• **Exercise aim**: Rewrite the items below, from the line with "4S4BRJMC7E2288244 2014 Subaru" to the line with "shyna-khatri-sex-videos-real", as a JSON list of strings with one string per line, skipping blank lines and omitting the pictures.

• **Raw data**:
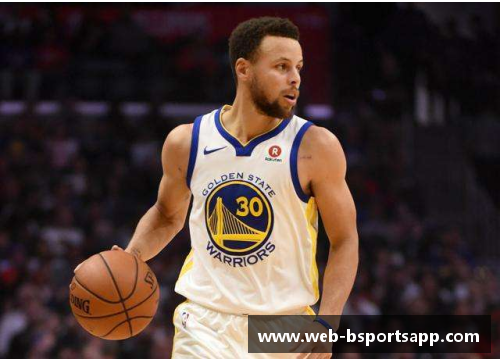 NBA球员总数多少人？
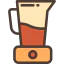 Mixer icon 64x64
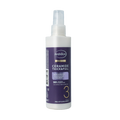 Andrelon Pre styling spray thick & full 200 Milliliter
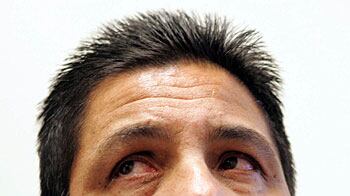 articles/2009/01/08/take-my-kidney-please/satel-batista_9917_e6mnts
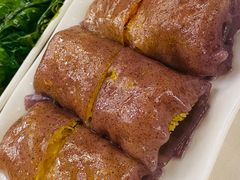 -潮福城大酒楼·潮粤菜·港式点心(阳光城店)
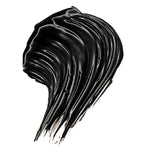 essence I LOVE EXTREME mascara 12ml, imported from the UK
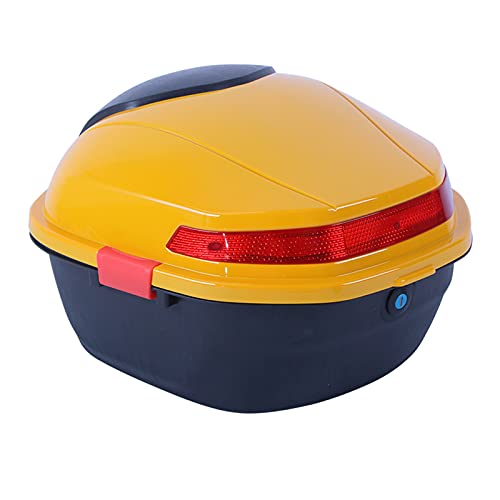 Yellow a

...

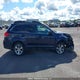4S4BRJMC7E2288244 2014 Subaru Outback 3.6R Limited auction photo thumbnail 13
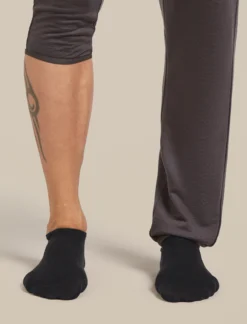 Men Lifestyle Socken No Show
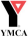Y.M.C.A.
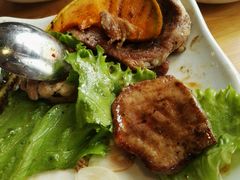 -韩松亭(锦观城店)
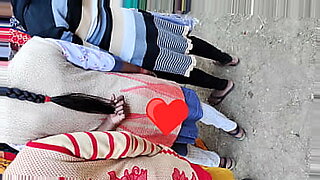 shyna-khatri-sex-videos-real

• **Written answer**:
[
  "4S4BRJMC7E2288244 2014 Subaru Outback 3.6R Limited auction photo thumbnail 13",
  " Men Lifestyle Socken No Show",
  "Y.M.C.A.",
  " -韩松亭(锦观城店)",
  " shyna-khatri-sex-videos-real"
]